The Federal Aviation Administration said the flight returned around 8:15 a.m. “after the crew reported the engine cowling fell off during takeoff and struck the wing flap.” The plane was then towed to the gate. The federal agency plans to investigate, a spokesperson said on Sunday afternoon.

A Southwest spokesperson referred to the incident as “a mechanical issue.” Passengers were put on a different plane before arriving in Houston three hours behind schedule, according to the statement.

Maintenance teams are now reviewing the damaged aircraft, which is nine years old, the FAA registry reports.
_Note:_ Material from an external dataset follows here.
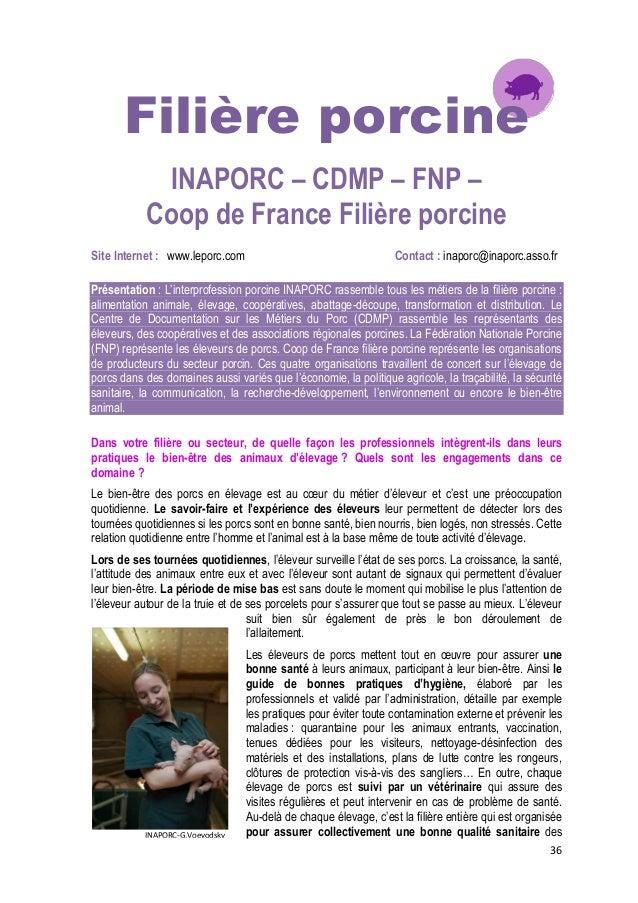 37  INAPORC-G.Voevodsky  élevages français afin d'éviter la transmission de maladies grâce à la surveillance épidémiologiq...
Financial services corporation Nasdaq places the average age of Southwest’s fleet at about 12 years old.


Vahlenkamp, who sat on the left side of the plane, said the flight started out uneventfully until he felt “what I thought was turbulence” during takeoff.

“The plane shook a little bit left and right,” he said. Then, he was hit with a “rollercoaster feeling.”

Vahlenkamp noticed the plane wasn’t lifting as normal. Then, the pilot told the passengers on the intercom that the flight was heading back to the airport.

Vahlenkamp remembers an air of calm on the flight, with other customers and crew members remaining collected. After looping around, the pilot informed his passengers that the landing would be faster and harder than usual, said Vahlenkamp, who works as the senior editor of the Boulder Daily Camera.

“Everyone applauded and cheered after we landed,” he said. The pilot thanked passengers who brought the problem to the crew’s attention, Vahlenkamp added.

“I felt safe the entire time,” he said on the phone, during his layover in Little Rock, Arkansas, to Dallas. “If it’s going to happen, it’s nice to turn around and land safely back to the airport.”

Denver airport officials referred requests for comment to Southwest. Boeing didn’t immediately respond to requests for comment.